O que fazer –
Informe se cada afirmação abaixo está de acordo com a notícia sobre os títulos do FMI, respondendo sim ou não e transcrevendo literalmente as palavras do texto que decidem a questão.
1. O pedido para que os títulos do FMI pudessem ser negociados no mercado secundário partiu da Rússia.
2. Os países Bric desejam que os novos títulos sejam de longo prazo.
3. As reuniões trimestrais do FMI e do Banco Mundial realizaram-se em Nova York.

Trecho do texto –
Brasil não planeja negociar bônus do FMI no mercado secundário

REUTERS

NOVA YORK - O Brasil não pretende negociar no mercado secundário os títulos que potencialmente possa comprar do Fundo Monetário Internacional (FMI), em uma iniciativa do organismo para reforçar seu capital, disse nesta terça-feira o ministro da Fazenda, Guido Mantega.

Ao mesmo tempo, Mantega afirmou que o Brasil concordou com um pedido particular da Rússia, para que os títulos do FMI estejam disponíveis para negociação no mercado secundário.

- Não estamos preocupados que esses títulos irão ser negociados no mercado secundário. Foi a Rússia que solicitou isso. Mas já que estamos trabalhando juntos, concordamos - disse Mantega em entrevista à Reuters.

- Mas isso não quer dizer que iremos acordar no dia seguinte e colocar esses títulos à venda no mercado secundário... É só uma precaução - acrescentou.

Nas reuniões trimestrais do FMI e do Banco Mundial em Washington no último fim de semana, os chamados países Bric (Brasil, Rússia, Índia e China) concordaram que não iriam aportar recursos no FMI antes que o fundo ajuste a emissão de títulos proposta.

Os países Bric também querem que os novos títulos sejam de curto prazo e que possam ser incluídos nas reservas internacionais dos países.

Dados armazenados –
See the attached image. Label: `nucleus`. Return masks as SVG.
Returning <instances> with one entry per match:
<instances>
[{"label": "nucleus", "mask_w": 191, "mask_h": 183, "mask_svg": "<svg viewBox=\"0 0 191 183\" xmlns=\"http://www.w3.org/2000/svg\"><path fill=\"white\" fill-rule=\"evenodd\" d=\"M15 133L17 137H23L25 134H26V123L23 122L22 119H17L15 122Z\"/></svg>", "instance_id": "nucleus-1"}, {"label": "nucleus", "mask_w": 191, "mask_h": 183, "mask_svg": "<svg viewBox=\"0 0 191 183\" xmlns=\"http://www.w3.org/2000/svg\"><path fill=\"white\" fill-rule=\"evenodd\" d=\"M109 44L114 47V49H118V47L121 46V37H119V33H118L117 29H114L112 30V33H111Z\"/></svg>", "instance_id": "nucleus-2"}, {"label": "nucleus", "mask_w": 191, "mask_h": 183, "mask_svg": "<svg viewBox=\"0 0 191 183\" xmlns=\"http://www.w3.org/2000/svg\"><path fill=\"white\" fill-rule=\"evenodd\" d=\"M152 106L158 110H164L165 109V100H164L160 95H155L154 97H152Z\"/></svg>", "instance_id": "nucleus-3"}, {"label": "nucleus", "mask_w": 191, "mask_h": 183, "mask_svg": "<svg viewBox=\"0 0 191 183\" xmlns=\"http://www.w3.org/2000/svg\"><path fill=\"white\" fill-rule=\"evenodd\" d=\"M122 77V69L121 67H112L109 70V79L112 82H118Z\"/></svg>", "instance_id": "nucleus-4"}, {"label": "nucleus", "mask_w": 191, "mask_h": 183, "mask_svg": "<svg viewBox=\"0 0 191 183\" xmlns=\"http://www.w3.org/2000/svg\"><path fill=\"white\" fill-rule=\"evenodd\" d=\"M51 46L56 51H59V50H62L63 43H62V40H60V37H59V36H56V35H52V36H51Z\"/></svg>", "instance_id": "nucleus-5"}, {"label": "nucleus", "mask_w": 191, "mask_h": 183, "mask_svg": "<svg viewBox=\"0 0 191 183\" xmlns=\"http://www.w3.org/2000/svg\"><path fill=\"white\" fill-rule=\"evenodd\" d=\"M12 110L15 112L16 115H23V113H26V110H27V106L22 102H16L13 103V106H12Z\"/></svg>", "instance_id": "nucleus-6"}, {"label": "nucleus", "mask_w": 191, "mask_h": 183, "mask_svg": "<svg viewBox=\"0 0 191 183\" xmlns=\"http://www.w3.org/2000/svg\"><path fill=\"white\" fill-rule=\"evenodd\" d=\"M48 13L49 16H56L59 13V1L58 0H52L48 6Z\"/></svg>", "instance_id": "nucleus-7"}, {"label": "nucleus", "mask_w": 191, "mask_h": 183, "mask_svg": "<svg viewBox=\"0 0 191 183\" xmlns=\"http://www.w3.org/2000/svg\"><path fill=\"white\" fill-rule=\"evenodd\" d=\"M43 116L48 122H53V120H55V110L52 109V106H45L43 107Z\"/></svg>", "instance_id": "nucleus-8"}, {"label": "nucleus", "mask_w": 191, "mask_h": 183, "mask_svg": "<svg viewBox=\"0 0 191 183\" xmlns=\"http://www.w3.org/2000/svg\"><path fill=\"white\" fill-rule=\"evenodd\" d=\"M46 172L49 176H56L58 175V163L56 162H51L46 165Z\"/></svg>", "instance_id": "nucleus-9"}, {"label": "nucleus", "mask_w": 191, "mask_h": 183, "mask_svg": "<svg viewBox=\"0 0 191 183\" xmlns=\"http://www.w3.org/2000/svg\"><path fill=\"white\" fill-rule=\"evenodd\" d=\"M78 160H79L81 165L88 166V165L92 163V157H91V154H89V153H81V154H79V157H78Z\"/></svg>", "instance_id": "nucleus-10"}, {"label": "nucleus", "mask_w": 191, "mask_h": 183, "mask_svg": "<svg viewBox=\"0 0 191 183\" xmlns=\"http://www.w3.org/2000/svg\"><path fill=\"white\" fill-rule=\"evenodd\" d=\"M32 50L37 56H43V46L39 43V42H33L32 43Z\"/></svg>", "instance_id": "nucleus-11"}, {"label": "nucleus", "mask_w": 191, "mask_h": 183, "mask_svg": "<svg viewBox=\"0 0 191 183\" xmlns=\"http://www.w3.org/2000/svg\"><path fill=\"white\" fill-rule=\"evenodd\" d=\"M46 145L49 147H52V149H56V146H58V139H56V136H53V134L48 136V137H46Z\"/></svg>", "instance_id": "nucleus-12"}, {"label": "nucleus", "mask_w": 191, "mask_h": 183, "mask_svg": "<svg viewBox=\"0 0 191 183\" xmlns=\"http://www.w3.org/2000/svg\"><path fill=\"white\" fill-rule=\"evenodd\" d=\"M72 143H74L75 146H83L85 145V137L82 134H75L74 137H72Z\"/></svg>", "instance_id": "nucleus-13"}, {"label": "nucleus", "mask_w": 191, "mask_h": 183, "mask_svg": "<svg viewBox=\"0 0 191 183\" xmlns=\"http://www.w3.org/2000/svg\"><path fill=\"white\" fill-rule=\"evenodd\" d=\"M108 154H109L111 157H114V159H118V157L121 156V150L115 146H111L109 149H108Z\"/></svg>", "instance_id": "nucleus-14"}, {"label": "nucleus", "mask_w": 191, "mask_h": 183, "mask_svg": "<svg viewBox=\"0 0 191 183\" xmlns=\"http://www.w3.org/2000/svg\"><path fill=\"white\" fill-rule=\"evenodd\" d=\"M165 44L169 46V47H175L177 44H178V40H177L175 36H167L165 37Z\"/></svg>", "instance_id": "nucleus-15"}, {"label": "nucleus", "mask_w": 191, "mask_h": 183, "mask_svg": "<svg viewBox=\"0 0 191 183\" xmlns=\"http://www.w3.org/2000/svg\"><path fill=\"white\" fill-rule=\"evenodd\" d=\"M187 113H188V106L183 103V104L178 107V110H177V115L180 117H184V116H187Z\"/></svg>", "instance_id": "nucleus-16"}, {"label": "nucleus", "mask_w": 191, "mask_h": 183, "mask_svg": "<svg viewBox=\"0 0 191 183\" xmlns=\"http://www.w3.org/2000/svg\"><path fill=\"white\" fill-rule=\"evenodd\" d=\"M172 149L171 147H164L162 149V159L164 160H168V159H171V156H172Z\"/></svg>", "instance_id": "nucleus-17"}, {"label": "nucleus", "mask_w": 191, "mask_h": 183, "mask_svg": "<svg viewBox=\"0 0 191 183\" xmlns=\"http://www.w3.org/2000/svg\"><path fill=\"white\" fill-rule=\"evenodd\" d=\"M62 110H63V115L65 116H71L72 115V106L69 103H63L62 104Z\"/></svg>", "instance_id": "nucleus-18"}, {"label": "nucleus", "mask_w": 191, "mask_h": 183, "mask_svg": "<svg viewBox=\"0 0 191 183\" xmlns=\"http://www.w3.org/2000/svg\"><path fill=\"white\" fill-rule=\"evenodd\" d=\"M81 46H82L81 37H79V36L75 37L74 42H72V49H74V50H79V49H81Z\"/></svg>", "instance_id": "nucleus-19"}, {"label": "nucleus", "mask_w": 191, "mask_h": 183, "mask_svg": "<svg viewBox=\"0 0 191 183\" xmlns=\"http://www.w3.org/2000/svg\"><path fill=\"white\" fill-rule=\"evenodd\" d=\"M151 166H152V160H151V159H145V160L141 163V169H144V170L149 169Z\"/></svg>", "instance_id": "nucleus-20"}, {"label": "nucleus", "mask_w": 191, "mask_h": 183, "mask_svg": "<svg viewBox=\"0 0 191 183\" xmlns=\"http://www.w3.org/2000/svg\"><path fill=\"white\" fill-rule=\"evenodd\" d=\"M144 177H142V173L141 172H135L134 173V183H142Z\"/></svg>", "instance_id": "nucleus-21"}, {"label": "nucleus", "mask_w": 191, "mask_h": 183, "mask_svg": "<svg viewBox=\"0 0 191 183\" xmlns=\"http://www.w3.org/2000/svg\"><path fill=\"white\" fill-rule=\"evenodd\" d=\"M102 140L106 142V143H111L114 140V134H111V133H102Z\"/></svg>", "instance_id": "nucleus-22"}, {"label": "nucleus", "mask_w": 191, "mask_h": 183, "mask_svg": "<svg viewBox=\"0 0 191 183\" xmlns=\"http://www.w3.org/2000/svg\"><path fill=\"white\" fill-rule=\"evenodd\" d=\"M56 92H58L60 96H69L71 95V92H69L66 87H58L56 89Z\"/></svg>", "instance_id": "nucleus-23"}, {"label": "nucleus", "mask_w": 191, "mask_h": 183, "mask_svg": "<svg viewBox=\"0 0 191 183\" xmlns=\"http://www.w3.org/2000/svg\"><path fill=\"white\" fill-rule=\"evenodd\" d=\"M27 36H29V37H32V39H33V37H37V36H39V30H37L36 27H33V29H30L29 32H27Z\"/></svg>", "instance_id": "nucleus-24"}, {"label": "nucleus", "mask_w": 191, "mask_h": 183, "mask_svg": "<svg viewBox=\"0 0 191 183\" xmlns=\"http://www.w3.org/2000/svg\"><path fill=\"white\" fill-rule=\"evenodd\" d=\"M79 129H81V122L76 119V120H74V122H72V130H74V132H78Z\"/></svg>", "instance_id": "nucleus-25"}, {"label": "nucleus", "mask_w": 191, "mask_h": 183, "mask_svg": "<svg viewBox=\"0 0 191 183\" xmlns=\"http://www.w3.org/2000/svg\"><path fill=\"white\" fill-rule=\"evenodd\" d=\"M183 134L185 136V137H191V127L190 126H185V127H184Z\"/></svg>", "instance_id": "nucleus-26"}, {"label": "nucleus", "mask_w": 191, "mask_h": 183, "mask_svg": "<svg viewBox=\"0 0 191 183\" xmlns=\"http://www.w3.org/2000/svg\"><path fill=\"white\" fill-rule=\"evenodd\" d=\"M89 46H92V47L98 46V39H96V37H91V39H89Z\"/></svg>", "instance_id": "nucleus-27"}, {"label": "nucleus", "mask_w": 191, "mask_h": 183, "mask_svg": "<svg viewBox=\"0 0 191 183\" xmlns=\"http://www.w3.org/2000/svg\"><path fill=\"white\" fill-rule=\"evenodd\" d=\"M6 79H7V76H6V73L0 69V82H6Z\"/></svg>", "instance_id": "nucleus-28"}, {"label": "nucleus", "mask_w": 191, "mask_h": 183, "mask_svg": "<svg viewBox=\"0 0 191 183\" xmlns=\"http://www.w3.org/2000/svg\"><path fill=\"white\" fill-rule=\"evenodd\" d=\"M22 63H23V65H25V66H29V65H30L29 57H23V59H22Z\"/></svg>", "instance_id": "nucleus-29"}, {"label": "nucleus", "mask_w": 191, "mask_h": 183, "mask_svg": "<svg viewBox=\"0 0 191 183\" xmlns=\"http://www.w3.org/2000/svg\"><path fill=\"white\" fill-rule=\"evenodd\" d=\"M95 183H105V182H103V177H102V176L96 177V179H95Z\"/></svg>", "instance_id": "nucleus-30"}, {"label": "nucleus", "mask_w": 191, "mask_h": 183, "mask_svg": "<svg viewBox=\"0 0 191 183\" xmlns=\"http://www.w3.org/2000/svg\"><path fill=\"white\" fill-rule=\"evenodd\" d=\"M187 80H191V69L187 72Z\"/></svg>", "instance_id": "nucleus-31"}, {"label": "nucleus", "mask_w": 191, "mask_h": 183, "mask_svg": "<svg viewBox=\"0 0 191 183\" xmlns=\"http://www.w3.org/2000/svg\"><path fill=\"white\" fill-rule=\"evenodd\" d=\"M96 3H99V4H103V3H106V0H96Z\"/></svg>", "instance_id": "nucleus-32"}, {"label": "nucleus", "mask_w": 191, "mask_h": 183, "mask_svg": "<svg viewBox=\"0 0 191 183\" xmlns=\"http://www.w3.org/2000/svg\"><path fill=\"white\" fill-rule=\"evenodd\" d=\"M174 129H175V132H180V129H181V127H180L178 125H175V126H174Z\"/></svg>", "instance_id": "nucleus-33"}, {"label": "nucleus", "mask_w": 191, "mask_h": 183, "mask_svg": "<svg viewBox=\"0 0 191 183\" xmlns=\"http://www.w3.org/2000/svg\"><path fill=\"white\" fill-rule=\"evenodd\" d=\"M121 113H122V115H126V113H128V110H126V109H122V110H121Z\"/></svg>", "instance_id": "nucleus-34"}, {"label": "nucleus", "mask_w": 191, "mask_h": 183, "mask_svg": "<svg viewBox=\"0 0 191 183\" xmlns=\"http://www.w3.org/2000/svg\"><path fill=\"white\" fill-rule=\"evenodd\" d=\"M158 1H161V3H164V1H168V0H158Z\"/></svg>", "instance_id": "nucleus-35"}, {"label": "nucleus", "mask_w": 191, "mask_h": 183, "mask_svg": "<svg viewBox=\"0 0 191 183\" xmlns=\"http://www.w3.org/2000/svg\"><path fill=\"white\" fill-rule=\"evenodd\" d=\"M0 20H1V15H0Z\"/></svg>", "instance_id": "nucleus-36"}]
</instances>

Resolução do exercício –
1. Sim: "Foi a Rússia que solicitou isso."
2. Não: "Os países Bric também querem que os novos títulos sejam de curto prazo"
3. Não: "Nas reuniões trimestrais do FMI e do Banco Mundial em Washington no último fim de semana"